++++ Texto proporcionado
Las plantas se encuentran entre las formas de vida más antiguas del planeta, suman millones de años vivas. Esto sugiere que han entendido algo sistémico y fundamental que podría enseñarnos mucho. Es lo que intenta explicarnos Paco Calvo en su Planta sapiens, ensayo escrito en inglés que, tras ser destacado en Gran Bretaña entre los mejores del año, se publicó en español, lengua materna del autor. Significativo.
Calvo sabe que se enfrenta a un marco mental que entroniza a la Humanidad y minusvalora al resto de seres vivos –le han llamado desde iluso a freaky al afirmar que una planta puede ser inteligente–, y por eso acude a pruebas científicas para revelar la existencia de unas capacidades y un potencial que podrían ayudarnos a empatizar con esas desconocidas y sacudirnos de una vez lo que los botánicos James Wandersee y Elizabeth Schussler denominaron en 1993 la “ceguera a las plantas”.
++++++++
● Descripción de la tarea: Transcriba de forma íntegra y literal el texto anterior sobre la inteligencia de las plantas.
++++ Registros proporcionados
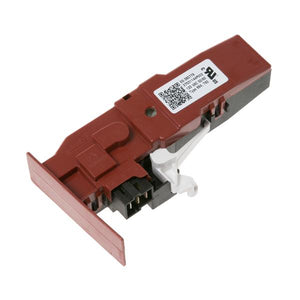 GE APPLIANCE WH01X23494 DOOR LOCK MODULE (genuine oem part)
++++++++
++++ Registros proporcionados
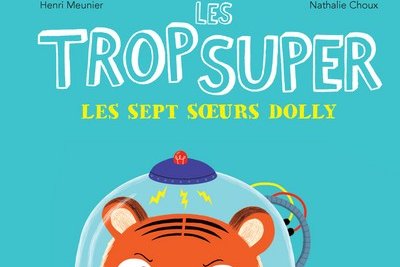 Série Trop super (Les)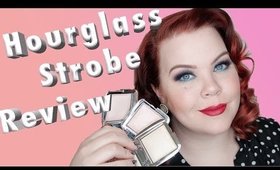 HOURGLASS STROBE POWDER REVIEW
++++++++
● Respuesta:
Las plantas se encuentran entre las formas de vida más antiguas del planeta, suman millones de años vivas. Esto sugiere que han entendido algo sistémico y fundamental que podría enseñarnos mucho. Es lo que intenta explicarnos Paco Calvo en su Planta sapiens, ensayo escrito en inglés que, tras ser destacado en Gran Bretaña entre los mejores del año, se publicó en español, lengua materna del autor. Significativo.
Calvo sabe que se enfrenta a un marco mental que entroniza a la Humanidad y minusvalora al resto de seres vivos –le han llamado desde iluso a freaky al afirmar que una planta puede ser inteligente–, y por eso acude a pruebas científicas para revelar la existencia de unas capacidades y un potencial que podrían ayudarnos a empatizar con esas desconocidas y sacudirnos de una vez lo que los botánicos James Wandersee y Elizabeth Schussler denominaron en 1993 la “ceguera a las plantas”.